# Task statement:
Format every line of the listing below as a JSON list of strings, one string per line, omitting blank lines and leaving the pictures out of the result.

[Spatial data accompanied by pictures]
══════════════════════════════

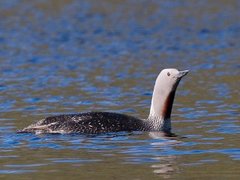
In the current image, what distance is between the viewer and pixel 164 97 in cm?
1598

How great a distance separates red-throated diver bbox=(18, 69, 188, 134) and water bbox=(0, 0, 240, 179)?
0.76 feet

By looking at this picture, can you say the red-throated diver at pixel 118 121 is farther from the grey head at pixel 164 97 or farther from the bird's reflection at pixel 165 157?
the bird's reflection at pixel 165 157

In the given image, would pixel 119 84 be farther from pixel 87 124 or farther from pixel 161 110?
pixel 87 124

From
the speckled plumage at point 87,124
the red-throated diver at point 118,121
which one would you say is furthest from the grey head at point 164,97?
the speckled plumage at point 87,124

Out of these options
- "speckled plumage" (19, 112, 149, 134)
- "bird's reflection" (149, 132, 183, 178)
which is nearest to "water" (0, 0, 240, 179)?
"bird's reflection" (149, 132, 183, 178)

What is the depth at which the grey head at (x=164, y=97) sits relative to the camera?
15865 mm

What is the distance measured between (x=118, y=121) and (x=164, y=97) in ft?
3.07

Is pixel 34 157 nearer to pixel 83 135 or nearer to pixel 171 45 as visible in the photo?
pixel 83 135

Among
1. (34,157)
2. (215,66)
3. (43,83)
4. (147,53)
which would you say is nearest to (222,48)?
(147,53)

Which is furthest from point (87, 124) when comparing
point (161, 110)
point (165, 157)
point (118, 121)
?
point (165, 157)

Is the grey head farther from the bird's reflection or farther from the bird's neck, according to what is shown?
the bird's reflection

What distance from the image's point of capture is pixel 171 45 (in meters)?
30.5

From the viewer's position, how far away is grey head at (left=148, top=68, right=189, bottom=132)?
1586 cm

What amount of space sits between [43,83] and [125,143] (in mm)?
8041
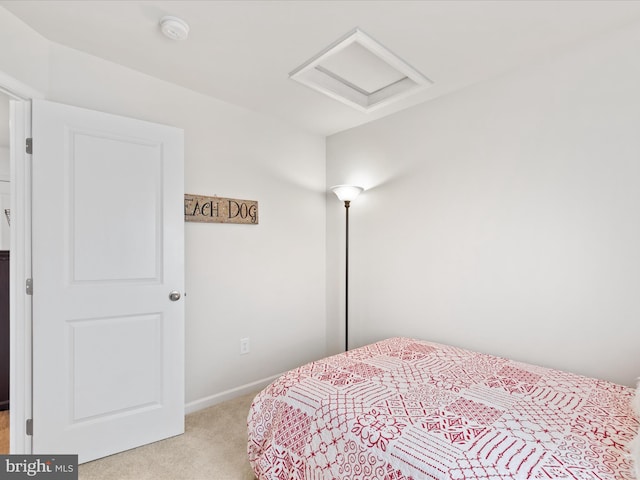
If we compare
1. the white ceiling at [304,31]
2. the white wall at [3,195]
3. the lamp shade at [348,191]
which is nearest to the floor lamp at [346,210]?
the lamp shade at [348,191]

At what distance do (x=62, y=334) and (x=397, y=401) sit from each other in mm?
1793

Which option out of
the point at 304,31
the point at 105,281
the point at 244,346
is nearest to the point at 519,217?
the point at 304,31

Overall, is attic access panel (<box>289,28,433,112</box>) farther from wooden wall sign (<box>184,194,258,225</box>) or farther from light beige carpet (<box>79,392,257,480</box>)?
light beige carpet (<box>79,392,257,480</box>)

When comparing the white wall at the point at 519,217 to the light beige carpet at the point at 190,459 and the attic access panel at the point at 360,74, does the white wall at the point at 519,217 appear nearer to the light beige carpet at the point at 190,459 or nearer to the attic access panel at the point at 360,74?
the attic access panel at the point at 360,74

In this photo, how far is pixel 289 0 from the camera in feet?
5.12

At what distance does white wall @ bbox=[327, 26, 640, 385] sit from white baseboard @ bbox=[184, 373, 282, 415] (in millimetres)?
973

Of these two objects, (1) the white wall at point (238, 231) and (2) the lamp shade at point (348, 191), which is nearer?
(1) the white wall at point (238, 231)

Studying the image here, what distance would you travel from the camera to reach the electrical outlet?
2734 mm

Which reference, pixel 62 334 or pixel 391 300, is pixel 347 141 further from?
pixel 62 334

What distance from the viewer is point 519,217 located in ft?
6.85

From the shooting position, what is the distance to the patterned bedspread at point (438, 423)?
3.55ft

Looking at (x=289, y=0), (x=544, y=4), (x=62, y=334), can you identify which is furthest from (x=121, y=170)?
(x=544, y=4)

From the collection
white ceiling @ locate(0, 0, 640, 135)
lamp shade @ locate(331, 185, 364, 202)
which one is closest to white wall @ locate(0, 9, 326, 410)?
white ceiling @ locate(0, 0, 640, 135)

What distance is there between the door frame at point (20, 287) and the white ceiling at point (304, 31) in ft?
1.76
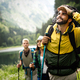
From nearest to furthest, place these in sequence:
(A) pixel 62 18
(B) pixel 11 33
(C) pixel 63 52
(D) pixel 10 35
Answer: (C) pixel 63 52, (A) pixel 62 18, (D) pixel 10 35, (B) pixel 11 33

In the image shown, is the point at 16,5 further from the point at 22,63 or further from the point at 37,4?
the point at 22,63

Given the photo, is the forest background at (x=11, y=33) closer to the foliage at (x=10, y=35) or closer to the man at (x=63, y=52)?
the foliage at (x=10, y=35)

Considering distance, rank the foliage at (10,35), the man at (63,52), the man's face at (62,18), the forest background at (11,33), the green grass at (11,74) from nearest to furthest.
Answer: the man at (63,52)
the man's face at (62,18)
the green grass at (11,74)
the forest background at (11,33)
the foliage at (10,35)

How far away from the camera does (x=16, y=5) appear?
3909 centimetres

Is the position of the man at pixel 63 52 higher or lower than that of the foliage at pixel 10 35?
higher

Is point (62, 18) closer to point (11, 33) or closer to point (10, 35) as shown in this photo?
point (10, 35)

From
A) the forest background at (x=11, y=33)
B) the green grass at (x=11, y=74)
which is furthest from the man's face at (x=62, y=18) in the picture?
the forest background at (x=11, y=33)

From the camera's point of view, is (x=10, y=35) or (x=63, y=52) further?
(x=10, y=35)

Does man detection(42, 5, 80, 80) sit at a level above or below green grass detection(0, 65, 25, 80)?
above

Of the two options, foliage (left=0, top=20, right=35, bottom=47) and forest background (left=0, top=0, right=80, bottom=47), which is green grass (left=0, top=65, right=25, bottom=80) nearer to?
forest background (left=0, top=0, right=80, bottom=47)

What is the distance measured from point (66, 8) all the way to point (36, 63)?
70.5 inches

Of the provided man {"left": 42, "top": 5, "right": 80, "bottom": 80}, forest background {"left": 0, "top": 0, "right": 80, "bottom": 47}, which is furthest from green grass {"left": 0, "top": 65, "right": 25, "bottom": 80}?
forest background {"left": 0, "top": 0, "right": 80, "bottom": 47}

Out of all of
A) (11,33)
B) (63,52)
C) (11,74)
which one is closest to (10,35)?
(11,33)

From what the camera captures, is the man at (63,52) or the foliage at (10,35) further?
the foliage at (10,35)
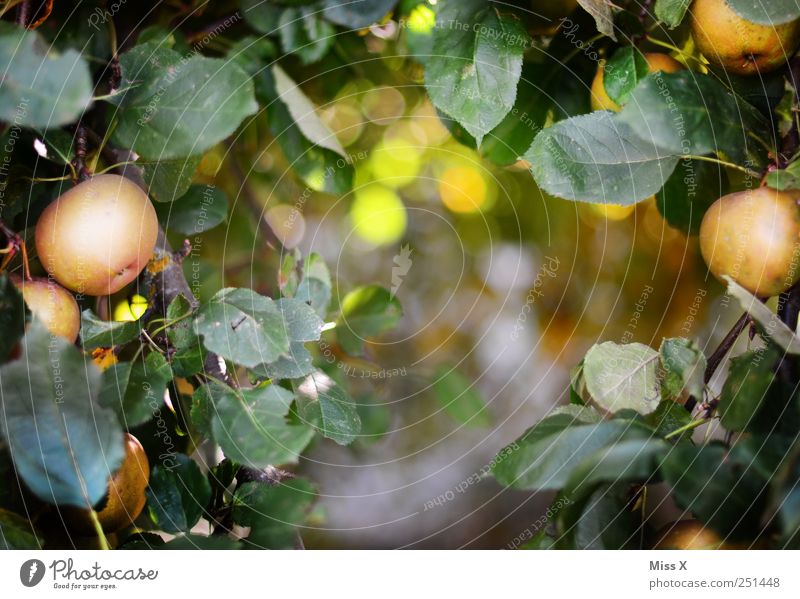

══════════════════════════════

# Task answer:
[
  "In the current image, what distance is between the viewer and pixel 164 97 in cm?",
  "1598",
  "How great a distance separates red-throated diver bbox=(18, 69, 188, 134) and water bbox=(0, 0, 240, 179)?",
  "0.76 feet",
  "By looking at this picture, can you say the red-throated diver at pixel 118 121 is farther from the grey head at pixel 164 97 or farther from the bird's reflection at pixel 165 157?",
  "the bird's reflection at pixel 165 157",
  "In the given image, would pixel 119 84 be farther from pixel 87 124 or farther from pixel 161 110?",
  "pixel 87 124",
  "From",
  "the speckled plumage at point 87,124",
  "the red-throated diver at point 118,121",
  "which one would you say is furthest from the grey head at point 164,97?",
  "the speckled plumage at point 87,124",
  "Out of these options",
  "- \"speckled plumage\" (19, 112, 149, 134)",
  "- \"bird's reflection\" (149, 132, 183, 178)",
  "which is nearest to \"water\" (0, 0, 240, 179)?",
  "\"bird's reflection\" (149, 132, 183, 178)",
  "What is the depth at which the grey head at (x=164, y=97) sits relative to the camera?",
  "15865 mm",
  "What is the distance measured between (x=118, y=121) and (x=164, y=97) in ft?",
  "3.07",
  "Is pixel 34 157 nearer to pixel 83 135 or nearer to pixel 171 45 as visible in the photo?",
  "pixel 83 135",
  "Among",
  "1. (34,157)",
  "2. (215,66)",
  "3. (43,83)",
  "4. (147,53)",
  "which would you say is nearest to (222,48)?",
  "(147,53)",
  "Which is furthest from point (87, 124) when comparing",
  "point (161, 110)",
  "point (165, 157)",
  "point (118, 121)",
  "?",
  "point (165, 157)",
  "Is the grey head farther from the bird's reflection or farther from the bird's neck, according to what is shown?",
  "the bird's reflection",
  "What distance from the image's point of capture is pixel 171 45 (in meters)?",
  "30.5",
  "From the viewer's position, how far away is grey head at (left=148, top=68, right=189, bottom=132)?",
  "1586 cm",
  "What amount of space sits between [43,83] and [125,143] (in mm)?",
  "8041",
  "If we compare",
  "1. the white ceiling at [304,31]",
  "2. the white wall at [3,195]",
  "3. the lamp shade at [348,191]",
  "which is nearest to the floor lamp at [346,210]?",
  "the lamp shade at [348,191]",
  "At what distance do (x=62, y=334) and (x=397, y=401) sit from each other in mm?",
  "1793",
  "Which option out of",
  "the point at 304,31",
  "the point at 105,281",
  "the point at 244,346",
  "is nearest to the point at 519,217?",
  "the point at 304,31",
  "Overall, is attic access panel (<box>289,28,433,112</box>) farther from wooden wall sign (<box>184,194,258,225</box>) or farther from light beige carpet (<box>79,392,257,480</box>)?",
  "light beige carpet (<box>79,392,257,480</box>)",
  "When comparing the white wall at the point at 519,217 to the light beige carpet at the point at 190,459 and the attic access panel at the point at 360,74, does the white wall at the point at 519,217 appear nearer to the light beige carpet at the point at 190,459 or nearer to the attic access panel at the point at 360,74?",
  "the attic access panel at the point at 360,74",
  "In this photo, how far is pixel 289 0 from the camera in feet?",
  "5.12",
  "At what distance does white wall @ bbox=[327, 26, 640, 385] sit from white baseboard @ bbox=[184, 373, 282, 415] (in millimetres)?",
  "973",
  "Of these two objects, (1) the white wall at point (238, 231) and (2) the lamp shade at point (348, 191), which is nearer?",
  "(1) the white wall at point (238, 231)",
  "Studying the image here, what distance would you travel from the camera to reach the electrical outlet?",
  "2734 mm",
  "Which reference, pixel 62 334 or pixel 391 300, is pixel 347 141 further from?",
  "pixel 62 334",
  "What distance from the viewer is point 519,217 located in ft?",
  "6.85",
  "From the shooting position, what is the distance to the patterned bedspread at point (438, 423)?",
  "3.55ft",
  "Looking at (x=289, y=0), (x=544, y=4), (x=62, y=334), can you identify which is furthest from (x=121, y=170)?",
  "(x=544, y=4)",
  "From the collection",
  "white ceiling @ locate(0, 0, 640, 135)",
  "lamp shade @ locate(331, 185, 364, 202)",
  "which one is closest to white wall @ locate(0, 9, 326, 410)?",
  "white ceiling @ locate(0, 0, 640, 135)",
  "What distance is there between the door frame at point (20, 287) and the white ceiling at point (304, 31) in ft?",
  "1.76",
  "From nearest to furthest, place these in sequence:",
  "(A) pixel 62 18",
  "(B) pixel 11 33",
  "(C) pixel 63 52",
  "(D) pixel 10 35",
  "Answer: (C) pixel 63 52, (A) pixel 62 18, (D) pixel 10 35, (B) pixel 11 33",
  "In the image shown, is the point at 16,5 further from the point at 22,63 or further from the point at 37,4?",
  "the point at 22,63",
  "Given the photo, is the forest background at (x=11, y=33) closer to the foliage at (x=10, y=35) or closer to the man at (x=63, y=52)?",
  "the foliage at (x=10, y=35)",
  "Considering distance, rank the foliage at (10,35), the man at (63,52), the man's face at (62,18), the forest background at (11,33), the green grass at (11,74) from nearest to furthest.",
  "Answer: the man at (63,52)",
  "the man's face at (62,18)",
  "the green grass at (11,74)",
  "the forest background at (11,33)",
  "the foliage at (10,35)",
  "How far away from the camera does (x=16, y=5) appear?",
  "3909 centimetres",
  "Is the position of the man at pixel 63 52 higher or lower than that of the foliage at pixel 10 35?",
  "higher",
  "Is point (62, 18) closer to point (11, 33) or closer to point (10, 35) as shown in this photo?",
  "point (10, 35)",
  "From",
  "A) the forest background at (x=11, y=33)",
  "B) the green grass at (x=11, y=74)",
  "which is furthest from the man's face at (x=62, y=18) in the picture?",
  "the forest background at (x=11, y=33)",
  "From the camera's point of view, is (x=10, y=35) or (x=63, y=52) further?",
  "(x=10, y=35)",
  "Does man detection(42, 5, 80, 80) sit at a level above or below green grass detection(0, 65, 25, 80)?",
  "above",
  "Of the two options, foliage (left=0, top=20, right=35, bottom=47) and forest background (left=0, top=0, right=80, bottom=47), which is green grass (left=0, top=65, right=25, bottom=80) nearer to?",
  "forest background (left=0, top=0, right=80, bottom=47)",
  "What is the distance measured from point (66, 8) all the way to point (36, 63)?",
  "70.5 inches",
  "Of the provided man {\"left\": 42, \"top\": 5, \"right\": 80, \"bottom\": 80}, forest background {\"left\": 0, \"top\": 0, \"right\": 80, \"bottom\": 47}, which is furthest from green grass {\"left\": 0, \"top\": 65, \"right\": 25, \"bottom\": 80}?",
  "forest background {\"left\": 0, \"top\": 0, \"right\": 80, \"bottom\": 47}",
  "Out of all of",
  "A) (11,33)",
  "B) (63,52)",
  "C) (11,74)",
  "which one is closest to (10,35)?",
  "(11,33)",
  "From what the camera captures, is the man at (63,52) or the foliage at (10,35) further?",
  "the foliage at (10,35)"
]